At this time, the driving TFT 1109 and the organic EL device 1108
are set to an OFF state by setting the voltage of the data line
1103 to become less than threshold voltages of the driving TFT 1109
and the organic EL device 1108. When the driver FTF 1109 is set to
an OFF state, a current from the voltage supply line 1104 is not
supplied to the organic EL device 1108.
[0082] Next, in a period of the impulse-type driving mode M1 within
the selection period, the voltage of the first selection line 1101
is set to a low level and the voltage of the second selection line
1102 is set to a high level, and the first switching TFT 1106 is
set to an OFF state and the second switching TFT 1105 is set to an
ON state. At this time, the impulse-type driving voltage, which is
used to cause the organic EL device to emit the light with the
desired luminance, is set for the data line 1103. The impulse-type
driving voltage, which was set at this time, is applied to the
organic EL device 1108 only the period of the impulse-driving type
driving mode M1.
[0083] At the last, in a program period of the hold-driving type
mode M2 within the selection period, the voltage of the first
selection line 1101 is set to a high level and the voltage of the
second selection line 1102 is set to a low level, and the first
switching TFT 1106 is set to an ON state and the second switching
TFT 1105 is set to an OFF state. At this time, the gate voltage,
which is used to drive the driving TFT 1109, is set for the data
line 1103. Since the set voltage is held in the storage capacitor
1107, the hold-type driving voltage is maintained in the organic EL
device 1108 not only a period of the hold-type driving mode M2 but
also a non-selection period that the first switching TFT 1106
becomes an OFF state.
[0084] FIG. 6 is a view indicating a result of an SPICE (Simulation
Program with Integrated Circuit Emphasis) simulation, which was
performed by the above-mentioned constituted pixel circuit and a
driving method according to the timing chart. In this simulation, a
selection period was set as a period for 5 .mu.sec, and a period of
the reset mode M3 was set for 1 .mu.sec, a period of the
impulse-type driving mode M1 and a program period of the hold-type
driving mode M2 were respectively set for 2 .mu.sec. Both a turn-on
time and a turn-off time of signals of the first and second
selection lines were set for 0.1 .mu.sec.

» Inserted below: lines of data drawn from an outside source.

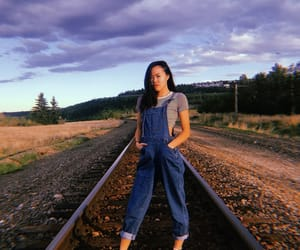 aesthetic, overalls, and photography image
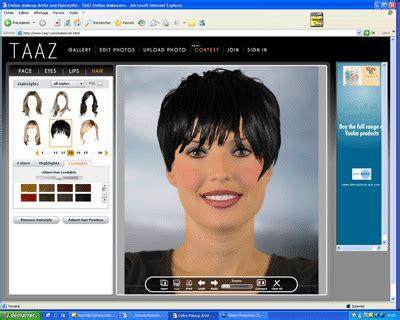 coupe de cheveux simulateur coupe de cheveux simulateur coupe de cheveux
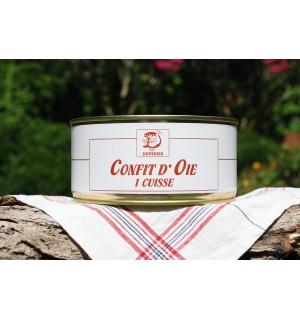 CONFIT D'OIE 1 CUISSE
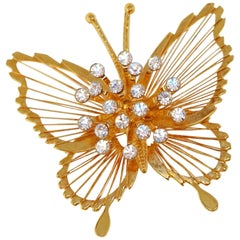 Monet 1970s Gilded Butterfly Brooch with Crystal Rhinestones, Signed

[0085] As a result of this simulation, it was confirmed that both
the voltage of the organic EL device and the voltage of the storage
capacitor were reset to 0V in the period of the reset mode M3. In
the next period of the impulse-type driving mode M1, the voltage of
the organic EL device was set to the impulse-type driving voltage.

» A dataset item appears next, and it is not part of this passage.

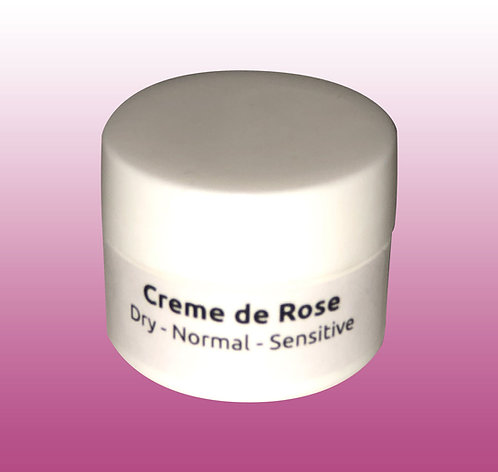 Creme De Rose Sample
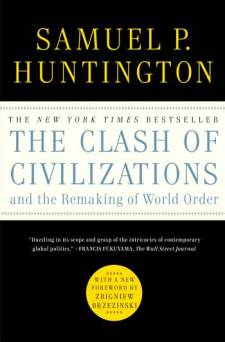 Clash of Civilizations - cover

At the last, in the program period of the hold-type driving mode
M2, the voltage of the storage capacitor was set and the hold-type
driving voltage was set for the organic EL device. Furthermore,
from the result of the above simulation, it was understood that all
the steps (modes) were terminated with 5 .mu.sec at a high speed.
Accordingly, it was confirmed that if the selection period is 5
.mu.sec, a high speed driving of 180-frame/sec can be realized even
if the number of scanning lines is 1080 lines.

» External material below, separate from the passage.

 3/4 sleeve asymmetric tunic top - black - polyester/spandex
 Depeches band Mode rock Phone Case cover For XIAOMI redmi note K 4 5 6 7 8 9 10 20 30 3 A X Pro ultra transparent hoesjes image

[0086] From a result of the above-mentioned simulation, it was
confirmed that the light is not emitted in the period of the reset
mode M3 and the light is emitted with the light emission luminance
corresponding to the impulse-type driving voltage in the period of
the impulse-type driving mode M1 within the selection period. And,
it was confirmed that the light is emitted with the light emission
luminance corresponding to the hold-type driving voltage in the
program period of the hold-type driving mode M2 and the
non-selection period within the selection period.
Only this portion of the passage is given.